_Data to examine_:
########################################
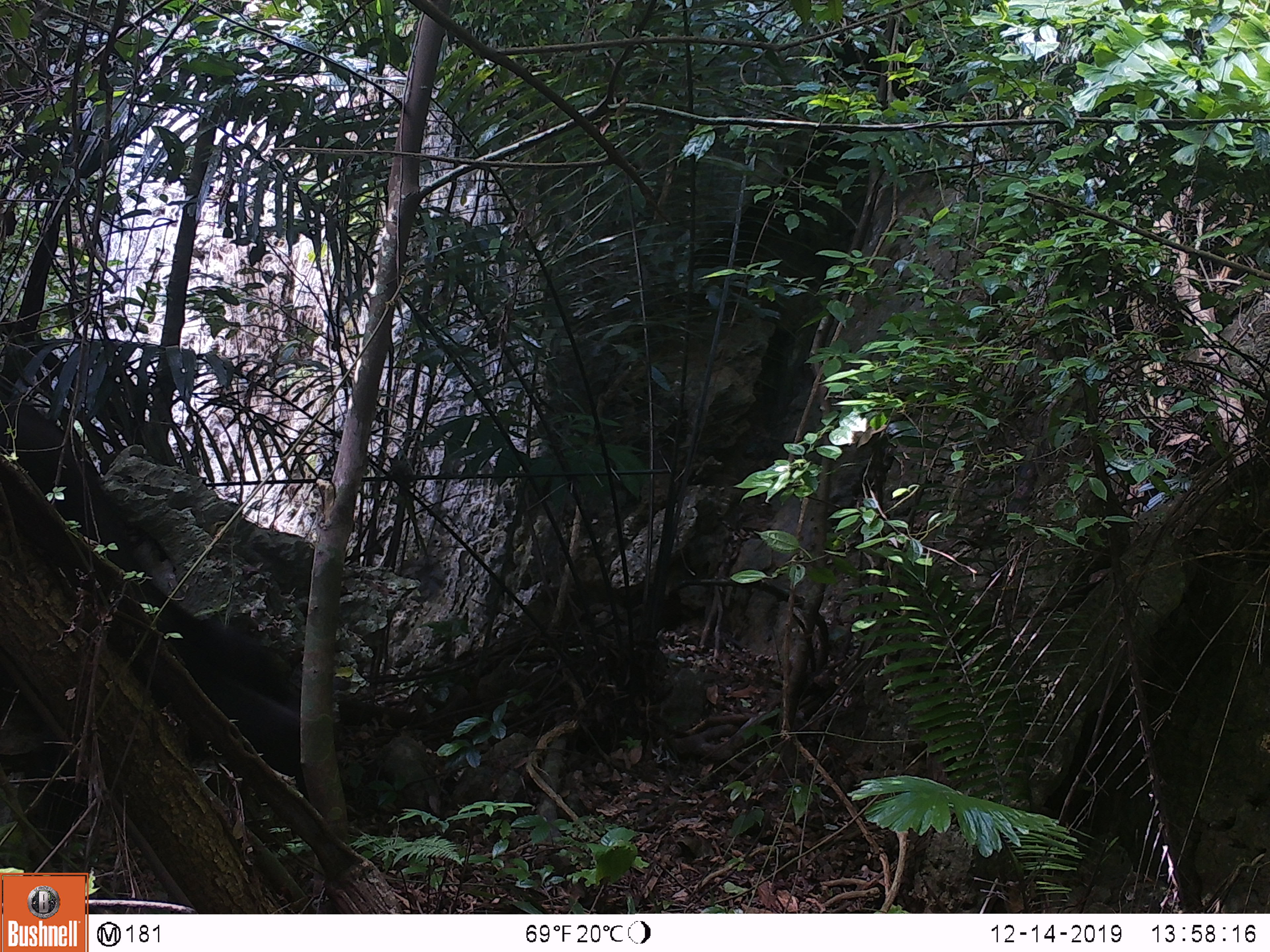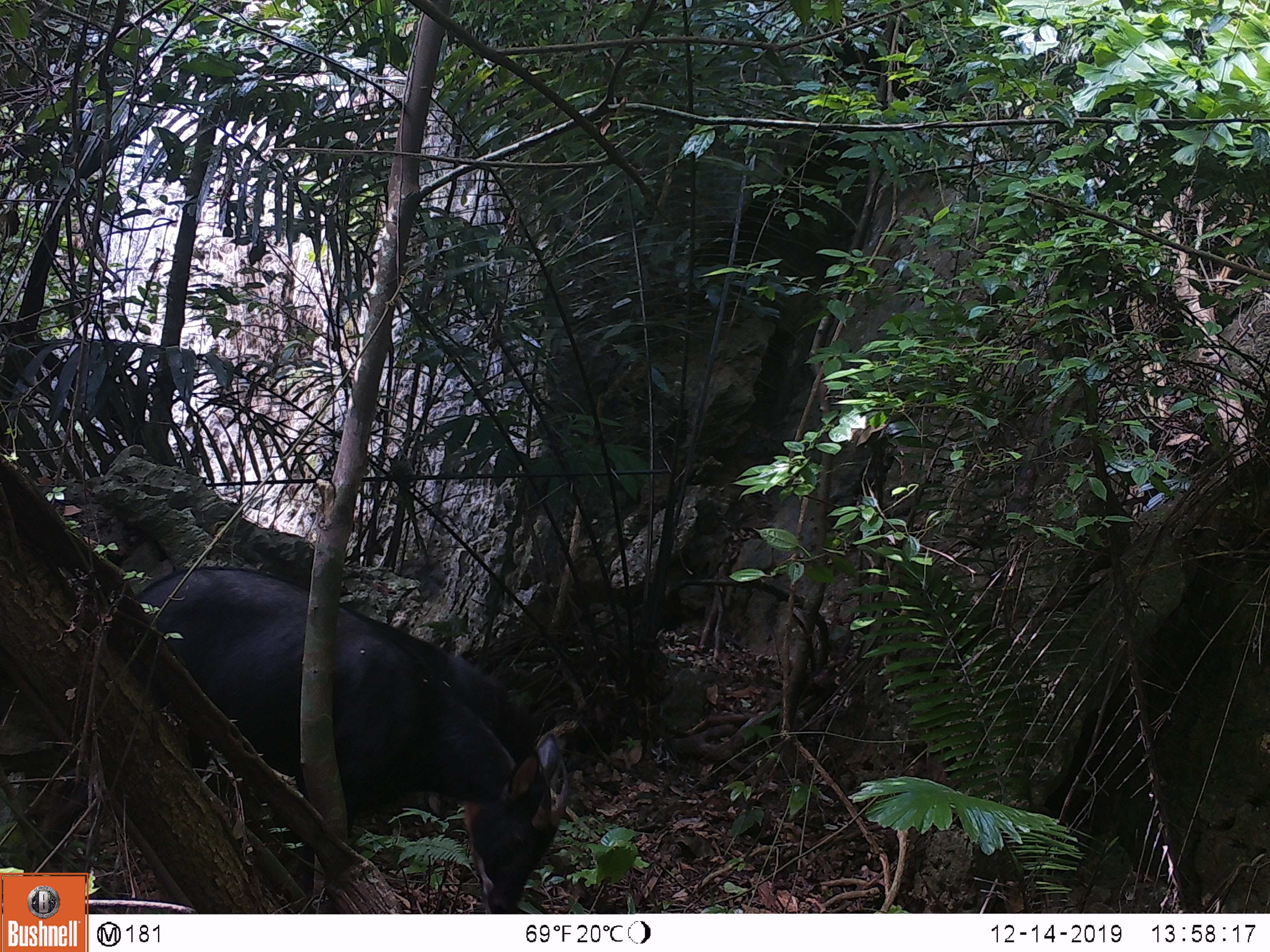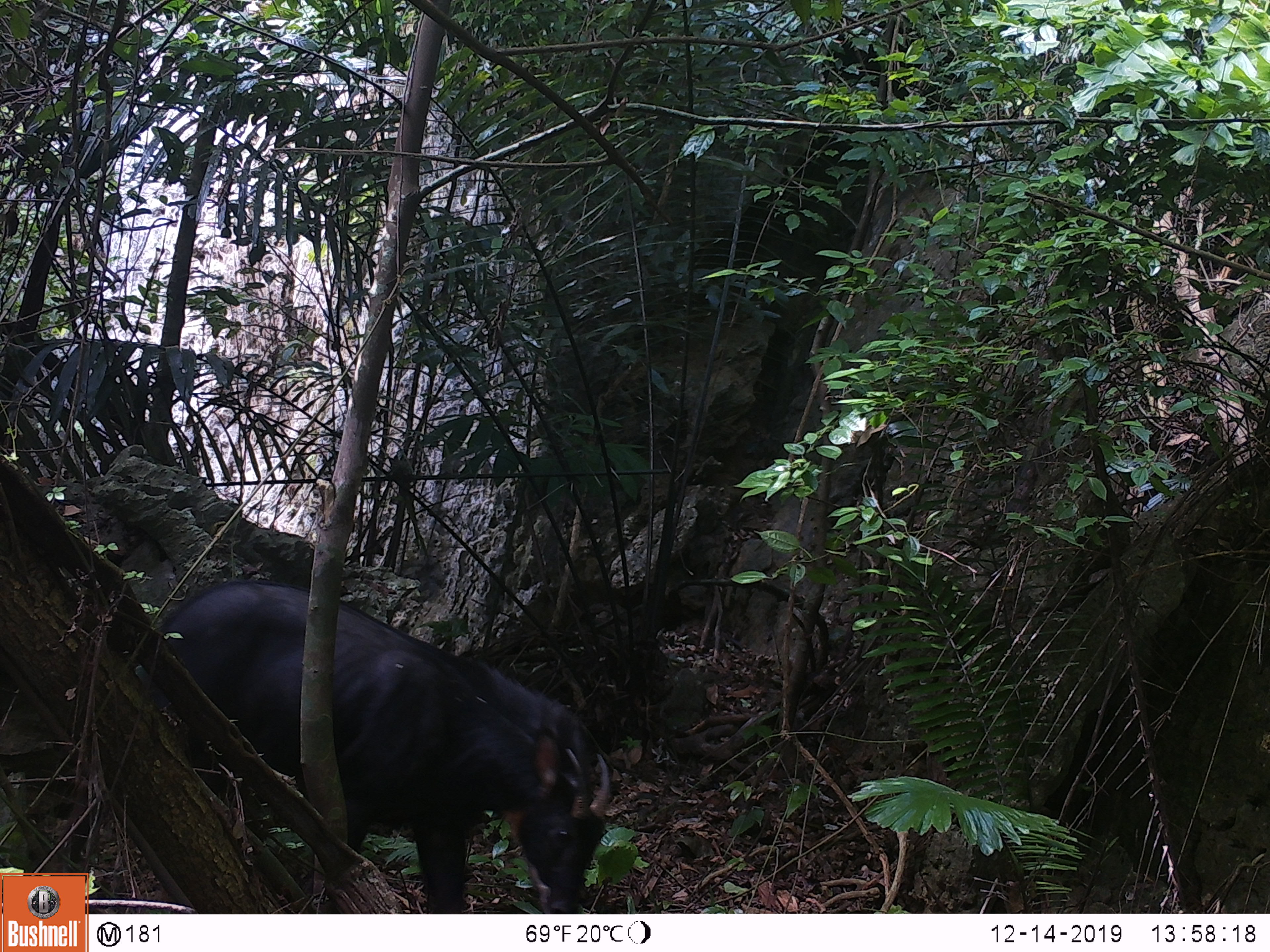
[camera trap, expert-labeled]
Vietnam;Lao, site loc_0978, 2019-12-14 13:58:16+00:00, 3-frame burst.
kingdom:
########################################
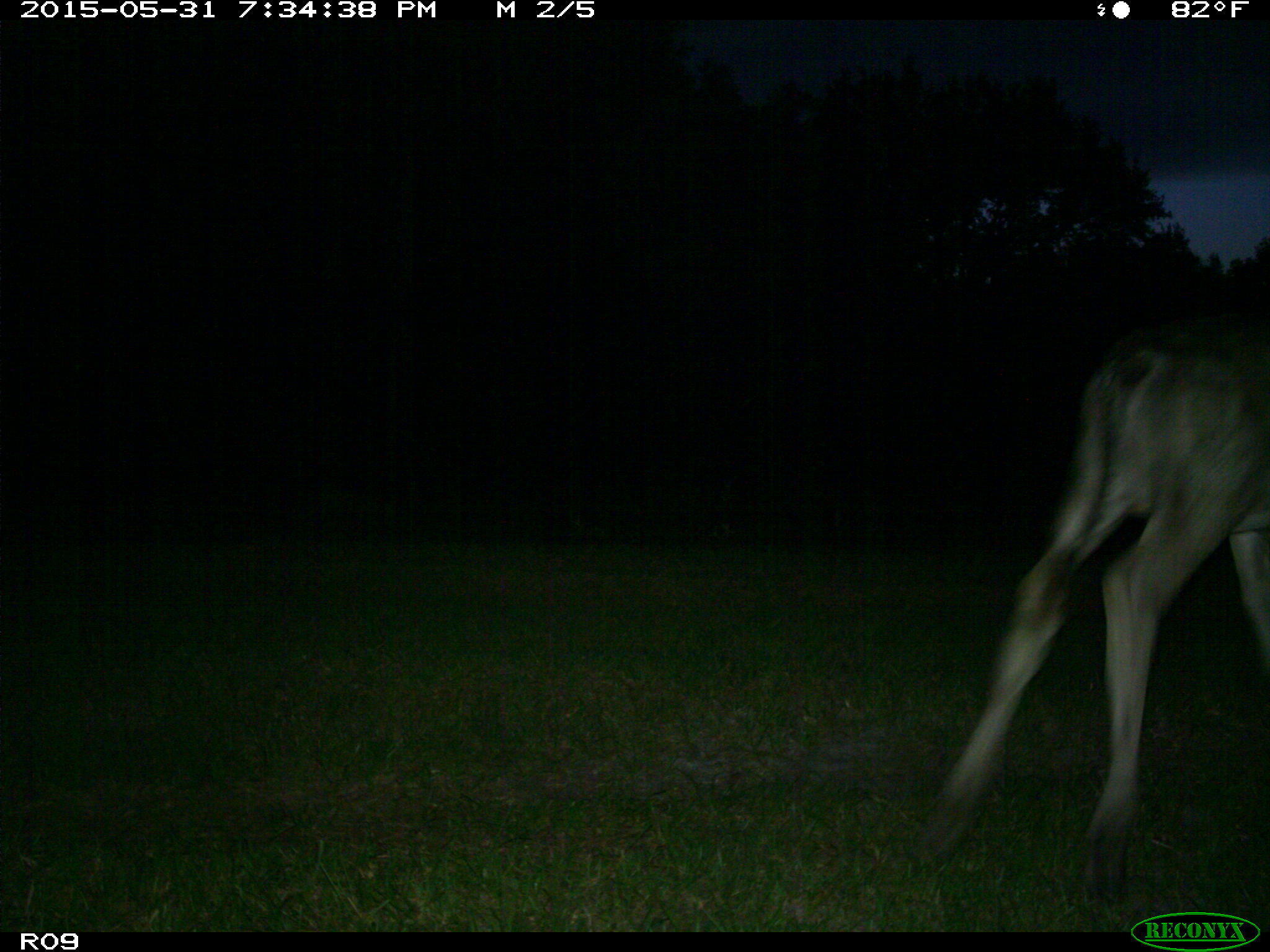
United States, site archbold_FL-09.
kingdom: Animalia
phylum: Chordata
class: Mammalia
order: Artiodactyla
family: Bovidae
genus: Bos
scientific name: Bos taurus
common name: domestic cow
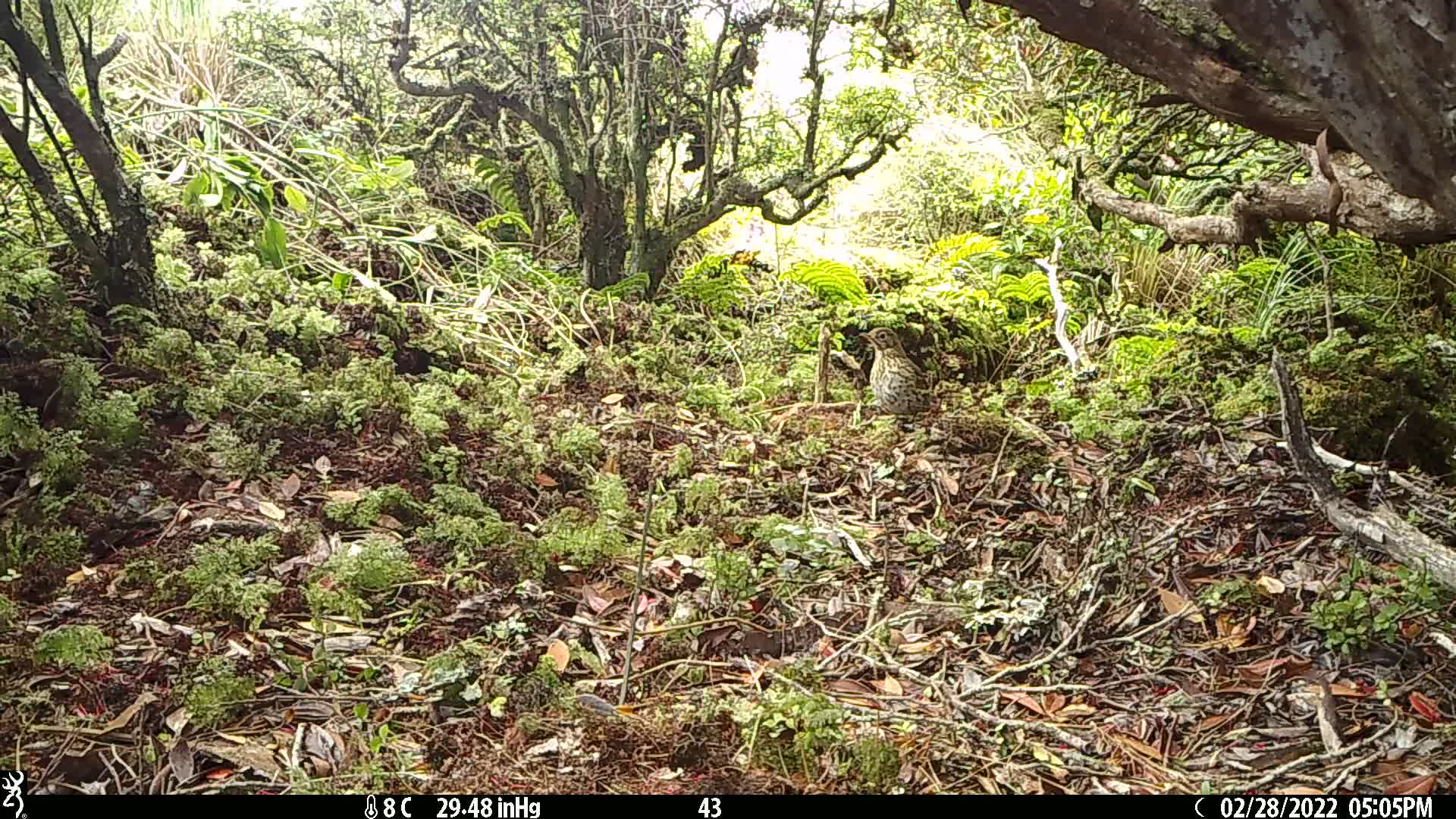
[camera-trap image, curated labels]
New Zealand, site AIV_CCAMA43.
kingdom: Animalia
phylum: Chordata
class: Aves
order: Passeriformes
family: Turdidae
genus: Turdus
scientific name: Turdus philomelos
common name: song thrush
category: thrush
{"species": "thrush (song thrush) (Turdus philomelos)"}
########################################
_Activity_:
From the records above, pull every line that has the string "trap" and copy it.

_Solution_:
[camera trap, expert-labeled]
[camera-trap image, curated labels]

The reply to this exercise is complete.